▶ [TASK TO COMPLETE]: Copy the listing below, swapping "preview thumbnail" for "preview image" and leaving everything else untouched. Leave the pictures out of your answer.

▶ [EXERCISE MATERIAL]:
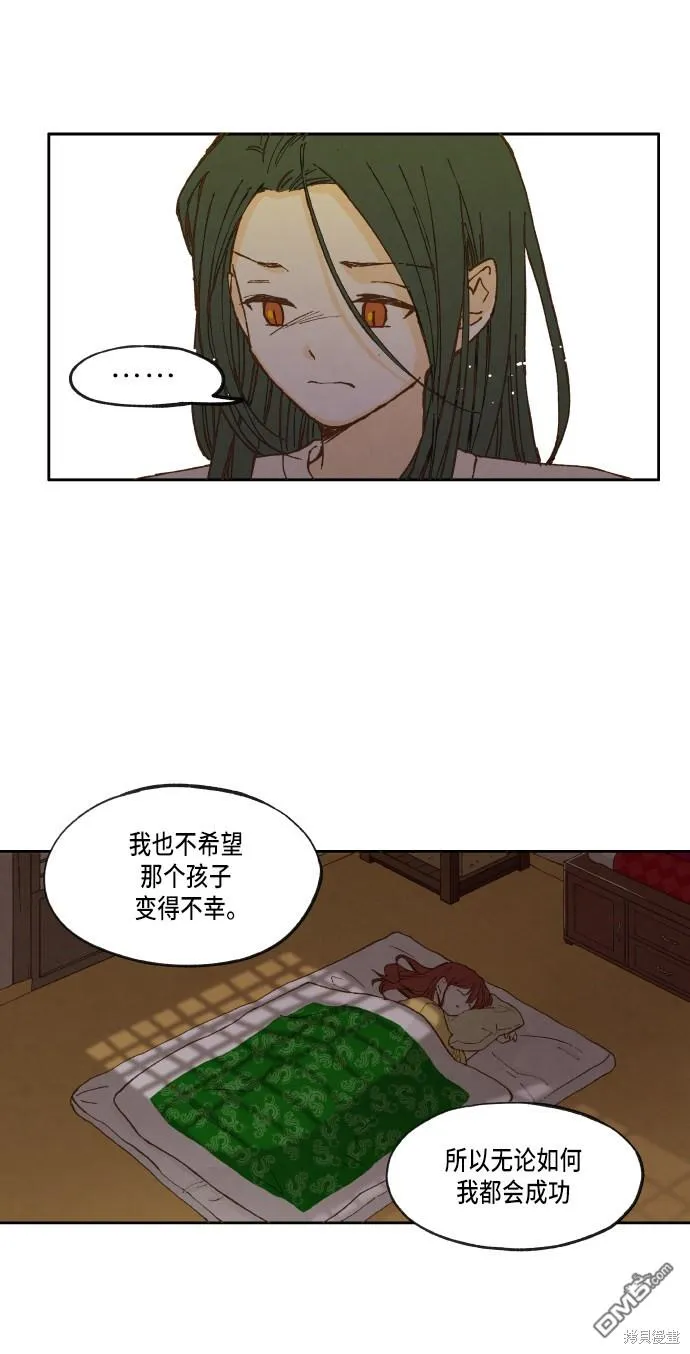 第15话 第13页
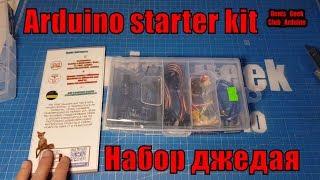 Набор ардуино для самых начинающих   arduino starter kit  обзор набора с Aliexpress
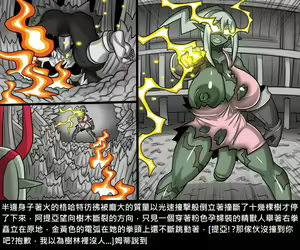 Page 835 of Elrk - preview thumbnail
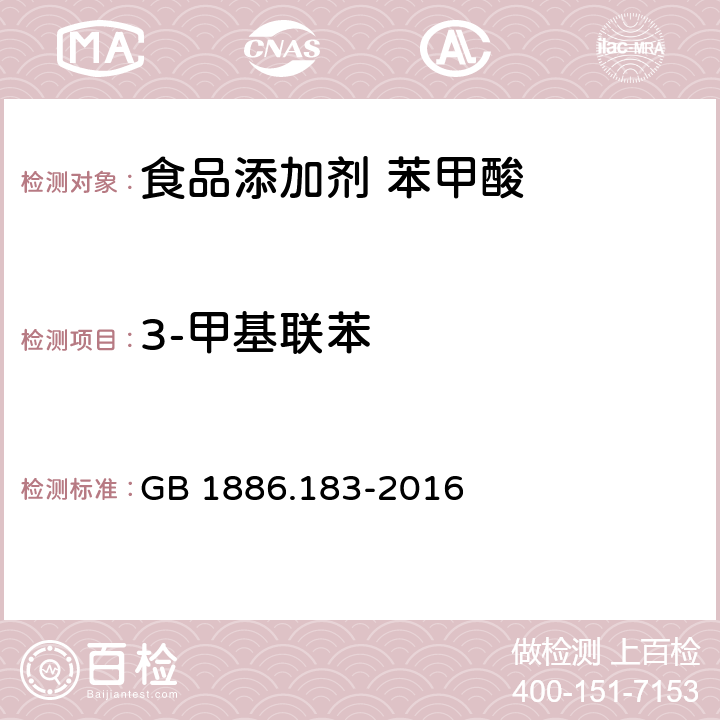 3-甲基联苯 食品安全国家标准 食品添加剂 苯甲酸 GB 1886.183-2016 附录A.11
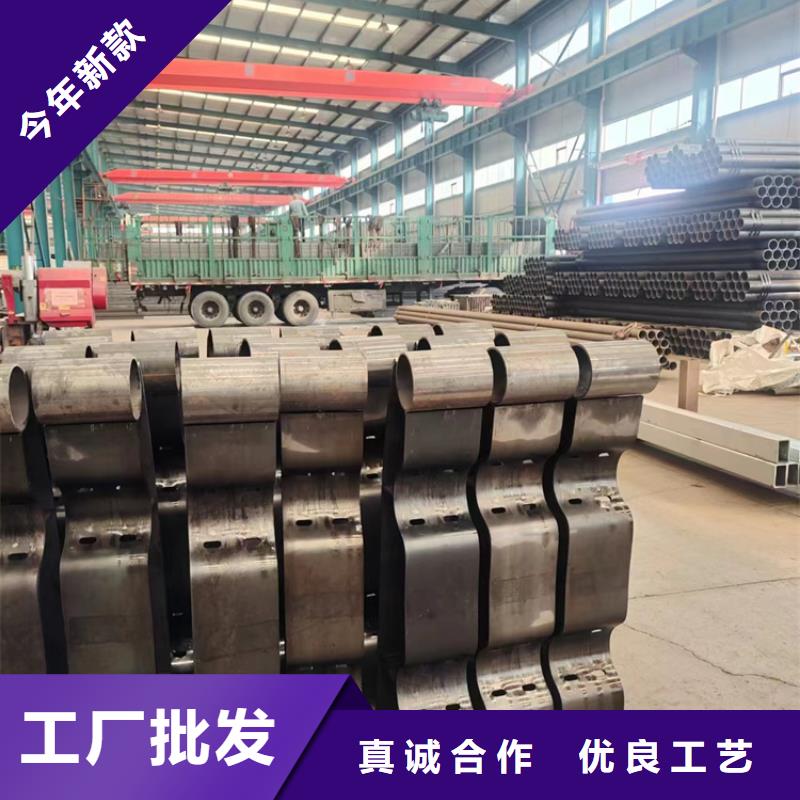 花地玛堂区不锈钢护栏当地品牌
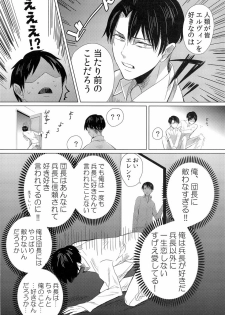 (Chousa Heidan no Renai Jijou) [MusakuiRadio (Ayane Mado, Kiyoshi)] Heichouteki Fukusuu Kaiten (Shingeki no Kyojin) - page 8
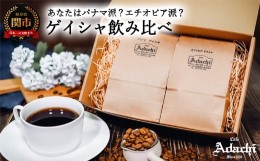 【ふるさと納税】ゲイシャ飲み比べセット　２００g×２袋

▶ [SOLUTION FOR THIS TASK]:
 第15话 第13页
 Набор ардуино для самых начинающих   arduino starter kit  обзор набора с Aliexpress
 Page 835 of Elrk - preview image
 3-甲基联苯 食品安全国家标准 食品添加剂 苯甲酸 GB 1886.183-2016 附录A.11
 花地玛堂区不锈钢护栏当地品牌
 (Chousa Heidan no Renai Jijou) [MusakuiRadio (Ayane Mado, Kiyoshi)] Heichouteki Fukusuu Kaiten (Shingeki no Kyojin) - page 8
 【ふるさと納税】ゲイシャ飲み比べセット　２００g×２袋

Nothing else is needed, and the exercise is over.